* [Task]: Exactly reproduce the lines from the line that has "At what distance from the capture" down to the last line of the entries, inclusive.

* [Supplied data]:
++++++
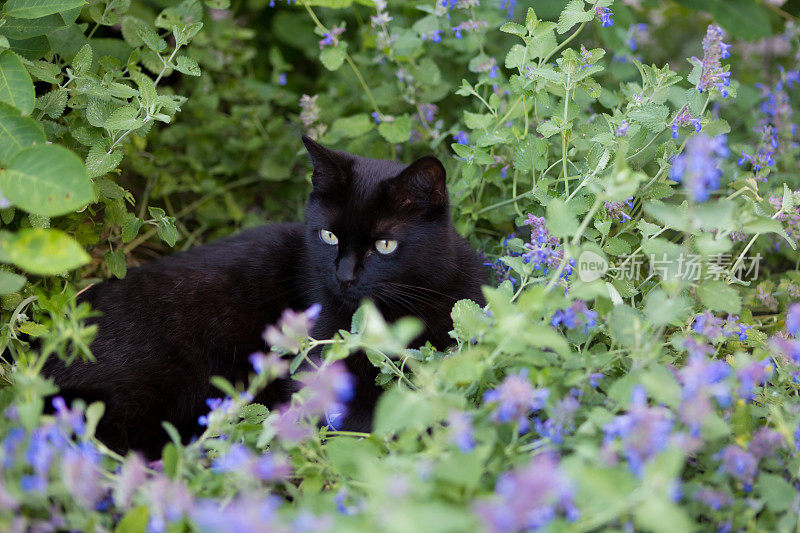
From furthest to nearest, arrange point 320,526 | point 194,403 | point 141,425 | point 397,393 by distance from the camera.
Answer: point 194,403, point 141,425, point 397,393, point 320,526

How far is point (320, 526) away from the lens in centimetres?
76

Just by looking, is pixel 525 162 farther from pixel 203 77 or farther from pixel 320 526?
pixel 203 77

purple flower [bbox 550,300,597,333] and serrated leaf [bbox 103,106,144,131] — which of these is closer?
purple flower [bbox 550,300,597,333]

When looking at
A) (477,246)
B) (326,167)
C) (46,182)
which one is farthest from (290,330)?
(477,246)

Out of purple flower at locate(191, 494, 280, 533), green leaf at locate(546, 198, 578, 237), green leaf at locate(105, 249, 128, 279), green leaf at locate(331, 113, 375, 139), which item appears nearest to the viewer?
purple flower at locate(191, 494, 280, 533)

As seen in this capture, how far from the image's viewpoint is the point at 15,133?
4.32 ft

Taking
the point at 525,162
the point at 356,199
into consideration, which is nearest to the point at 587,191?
the point at 525,162

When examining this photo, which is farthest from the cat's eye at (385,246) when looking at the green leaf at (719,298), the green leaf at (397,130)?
the green leaf at (719,298)

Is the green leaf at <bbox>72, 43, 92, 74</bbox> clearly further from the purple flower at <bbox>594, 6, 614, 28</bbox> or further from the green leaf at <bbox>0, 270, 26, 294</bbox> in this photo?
the purple flower at <bbox>594, 6, 614, 28</bbox>

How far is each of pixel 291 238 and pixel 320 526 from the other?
1.33 metres

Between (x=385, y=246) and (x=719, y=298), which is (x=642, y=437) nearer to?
(x=719, y=298)

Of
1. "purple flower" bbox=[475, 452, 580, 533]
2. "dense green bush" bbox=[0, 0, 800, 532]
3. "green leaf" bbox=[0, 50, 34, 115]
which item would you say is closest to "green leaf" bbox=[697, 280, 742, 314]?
"dense green bush" bbox=[0, 0, 800, 532]

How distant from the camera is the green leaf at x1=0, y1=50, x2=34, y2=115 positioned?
4.52 feet

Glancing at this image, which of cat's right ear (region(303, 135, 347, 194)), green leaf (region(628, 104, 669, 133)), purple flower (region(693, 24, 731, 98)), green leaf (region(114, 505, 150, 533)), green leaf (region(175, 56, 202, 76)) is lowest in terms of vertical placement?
green leaf (region(114, 505, 150, 533))
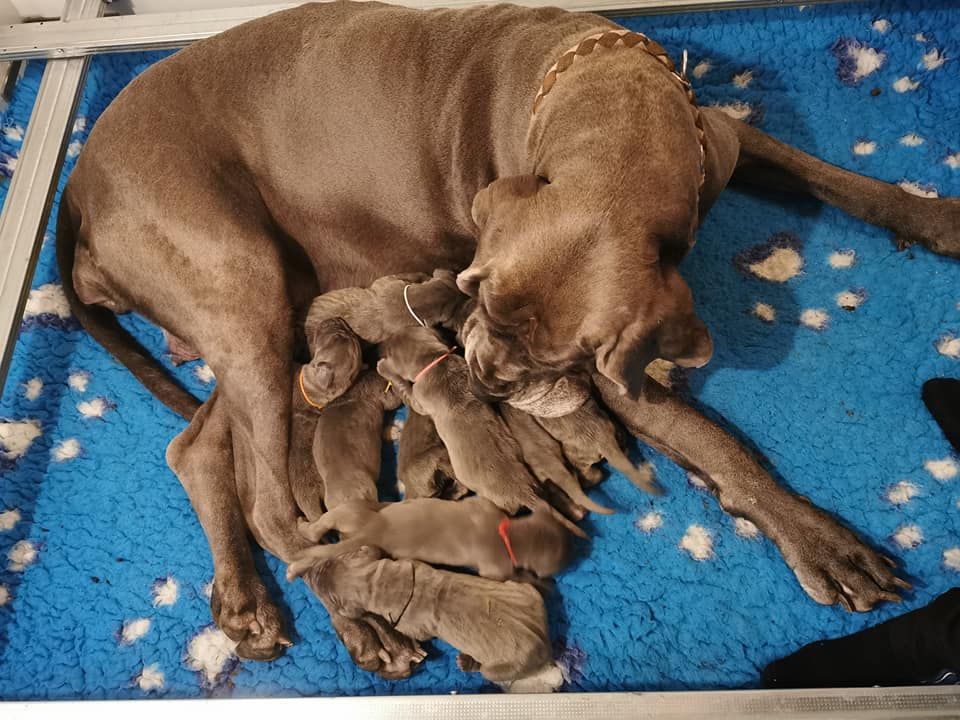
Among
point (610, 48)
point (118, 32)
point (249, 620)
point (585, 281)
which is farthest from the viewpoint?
point (118, 32)

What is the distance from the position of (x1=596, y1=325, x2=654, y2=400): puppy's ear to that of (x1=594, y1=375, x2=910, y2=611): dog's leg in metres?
0.34

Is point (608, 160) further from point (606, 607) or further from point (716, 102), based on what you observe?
point (716, 102)

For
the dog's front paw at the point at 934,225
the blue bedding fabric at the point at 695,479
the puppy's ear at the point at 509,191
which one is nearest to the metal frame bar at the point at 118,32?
the blue bedding fabric at the point at 695,479

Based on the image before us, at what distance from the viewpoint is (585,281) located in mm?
1703

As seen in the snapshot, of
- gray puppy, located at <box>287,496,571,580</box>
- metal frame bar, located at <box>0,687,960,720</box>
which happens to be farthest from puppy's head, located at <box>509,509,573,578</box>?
metal frame bar, located at <box>0,687,960,720</box>

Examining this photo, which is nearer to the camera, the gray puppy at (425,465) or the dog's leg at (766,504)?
the dog's leg at (766,504)

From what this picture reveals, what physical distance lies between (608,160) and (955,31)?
6.91 ft

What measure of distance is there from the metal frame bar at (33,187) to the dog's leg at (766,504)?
206 centimetres

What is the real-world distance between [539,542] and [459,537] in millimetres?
217

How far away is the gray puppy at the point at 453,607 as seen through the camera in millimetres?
1993

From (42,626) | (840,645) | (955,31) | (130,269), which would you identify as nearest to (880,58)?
(955,31)

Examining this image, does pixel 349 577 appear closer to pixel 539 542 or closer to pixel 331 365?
pixel 539 542

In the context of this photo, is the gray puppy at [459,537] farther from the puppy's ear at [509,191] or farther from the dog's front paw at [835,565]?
the puppy's ear at [509,191]

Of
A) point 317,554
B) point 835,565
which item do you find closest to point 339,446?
point 317,554
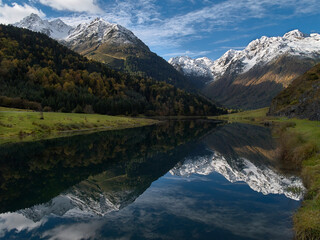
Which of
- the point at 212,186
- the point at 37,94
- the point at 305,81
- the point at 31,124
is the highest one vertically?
the point at 305,81

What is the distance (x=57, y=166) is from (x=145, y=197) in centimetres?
2141

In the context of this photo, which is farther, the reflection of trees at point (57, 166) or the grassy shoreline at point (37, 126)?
the grassy shoreline at point (37, 126)

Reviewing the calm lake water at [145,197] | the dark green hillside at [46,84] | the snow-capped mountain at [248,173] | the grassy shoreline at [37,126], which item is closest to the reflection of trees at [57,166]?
the calm lake water at [145,197]

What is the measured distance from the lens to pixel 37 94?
130125mm

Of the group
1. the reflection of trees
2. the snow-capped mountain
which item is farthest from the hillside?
the reflection of trees

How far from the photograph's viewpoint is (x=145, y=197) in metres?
26.0

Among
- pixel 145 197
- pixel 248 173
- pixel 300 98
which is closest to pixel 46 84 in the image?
pixel 145 197

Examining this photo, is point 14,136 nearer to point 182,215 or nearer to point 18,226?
point 18,226

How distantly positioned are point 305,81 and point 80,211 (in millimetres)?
176867

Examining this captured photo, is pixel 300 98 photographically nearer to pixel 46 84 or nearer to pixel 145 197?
pixel 145 197

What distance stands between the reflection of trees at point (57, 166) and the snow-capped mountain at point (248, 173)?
4.40m

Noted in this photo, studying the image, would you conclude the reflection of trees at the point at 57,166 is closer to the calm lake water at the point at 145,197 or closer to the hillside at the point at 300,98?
the calm lake water at the point at 145,197

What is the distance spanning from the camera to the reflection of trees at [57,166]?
2716 centimetres

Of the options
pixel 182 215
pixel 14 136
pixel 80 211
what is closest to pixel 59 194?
pixel 80 211
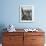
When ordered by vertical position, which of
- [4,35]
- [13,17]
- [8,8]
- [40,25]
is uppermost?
[8,8]

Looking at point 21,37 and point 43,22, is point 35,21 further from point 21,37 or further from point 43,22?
point 21,37

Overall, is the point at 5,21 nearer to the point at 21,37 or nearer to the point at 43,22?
the point at 21,37

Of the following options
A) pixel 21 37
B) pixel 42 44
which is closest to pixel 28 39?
pixel 21 37

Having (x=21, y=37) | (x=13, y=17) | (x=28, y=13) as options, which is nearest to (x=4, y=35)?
(x=21, y=37)

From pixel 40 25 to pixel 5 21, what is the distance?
1.17 m

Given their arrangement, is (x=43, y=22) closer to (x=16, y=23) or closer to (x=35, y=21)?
(x=35, y=21)

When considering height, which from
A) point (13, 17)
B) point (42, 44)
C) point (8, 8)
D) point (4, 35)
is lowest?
point (42, 44)

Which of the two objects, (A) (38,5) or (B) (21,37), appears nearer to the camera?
(B) (21,37)

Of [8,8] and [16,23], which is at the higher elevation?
[8,8]

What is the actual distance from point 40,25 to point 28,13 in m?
0.57

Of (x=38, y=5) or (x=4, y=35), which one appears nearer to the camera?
(x=4, y=35)

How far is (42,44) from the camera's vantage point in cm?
367

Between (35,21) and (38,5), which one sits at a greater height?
(38,5)

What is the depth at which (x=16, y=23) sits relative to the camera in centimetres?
416
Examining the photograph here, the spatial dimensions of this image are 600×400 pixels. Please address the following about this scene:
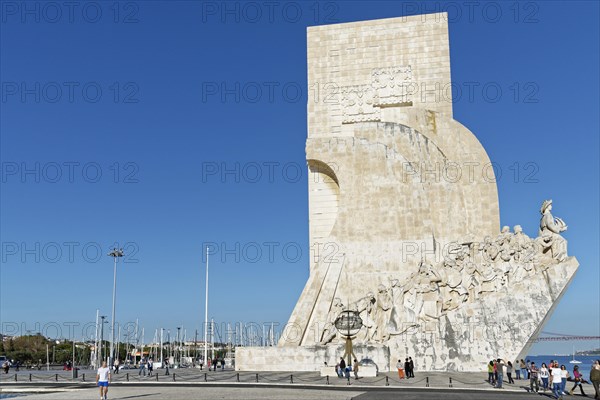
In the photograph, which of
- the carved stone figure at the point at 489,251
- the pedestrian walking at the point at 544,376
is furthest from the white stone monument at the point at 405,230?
the pedestrian walking at the point at 544,376

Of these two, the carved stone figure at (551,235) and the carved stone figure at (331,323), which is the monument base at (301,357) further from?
the carved stone figure at (551,235)

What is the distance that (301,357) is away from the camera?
19.1 meters

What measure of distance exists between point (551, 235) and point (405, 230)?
509cm

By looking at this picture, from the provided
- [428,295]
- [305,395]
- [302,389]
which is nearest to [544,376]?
[302,389]

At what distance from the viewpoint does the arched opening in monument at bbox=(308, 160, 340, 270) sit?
25.0 metres

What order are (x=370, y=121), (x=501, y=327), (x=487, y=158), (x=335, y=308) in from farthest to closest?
(x=370, y=121) → (x=487, y=158) → (x=335, y=308) → (x=501, y=327)

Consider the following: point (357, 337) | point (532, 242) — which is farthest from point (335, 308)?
point (532, 242)

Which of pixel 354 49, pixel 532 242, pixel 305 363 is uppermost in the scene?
pixel 354 49

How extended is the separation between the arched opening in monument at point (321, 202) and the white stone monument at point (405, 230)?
0.04 m

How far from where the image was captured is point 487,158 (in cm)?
2283

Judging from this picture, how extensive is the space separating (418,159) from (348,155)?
8.53ft

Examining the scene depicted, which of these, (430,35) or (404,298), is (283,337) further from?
(430,35)

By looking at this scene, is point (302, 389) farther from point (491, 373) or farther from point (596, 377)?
point (596, 377)

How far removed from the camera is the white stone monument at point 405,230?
59.1 feet
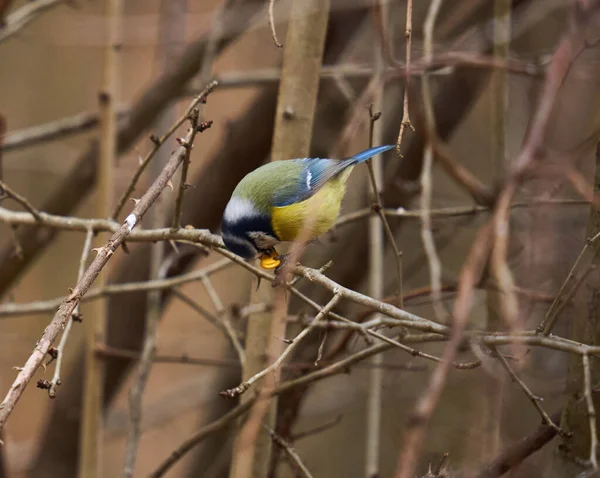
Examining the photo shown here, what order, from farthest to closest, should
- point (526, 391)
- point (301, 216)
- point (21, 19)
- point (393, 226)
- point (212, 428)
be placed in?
1. point (393, 226)
2. point (21, 19)
3. point (301, 216)
4. point (212, 428)
5. point (526, 391)

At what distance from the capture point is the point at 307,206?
255cm

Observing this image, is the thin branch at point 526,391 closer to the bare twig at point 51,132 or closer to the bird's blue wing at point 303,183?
the bird's blue wing at point 303,183

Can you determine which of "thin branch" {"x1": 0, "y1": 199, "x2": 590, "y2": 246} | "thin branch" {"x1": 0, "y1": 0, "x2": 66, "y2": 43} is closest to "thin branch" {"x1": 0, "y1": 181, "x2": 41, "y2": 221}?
"thin branch" {"x1": 0, "y1": 199, "x2": 590, "y2": 246}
++++++
* [Result]:
At what distance from the capture point is the point at 307,206?
255cm

Observing this image, is the thin branch at point 526,391 closer to the bare twig at point 51,132 or closer to the bird's blue wing at point 303,183?
the bird's blue wing at point 303,183

Can you determine which of "thin branch" {"x1": 0, "y1": 199, "x2": 590, "y2": 246} | "thin branch" {"x1": 0, "y1": 0, "x2": 66, "y2": 43} is closest to "thin branch" {"x1": 0, "y1": 181, "x2": 41, "y2": 221}?
"thin branch" {"x1": 0, "y1": 199, "x2": 590, "y2": 246}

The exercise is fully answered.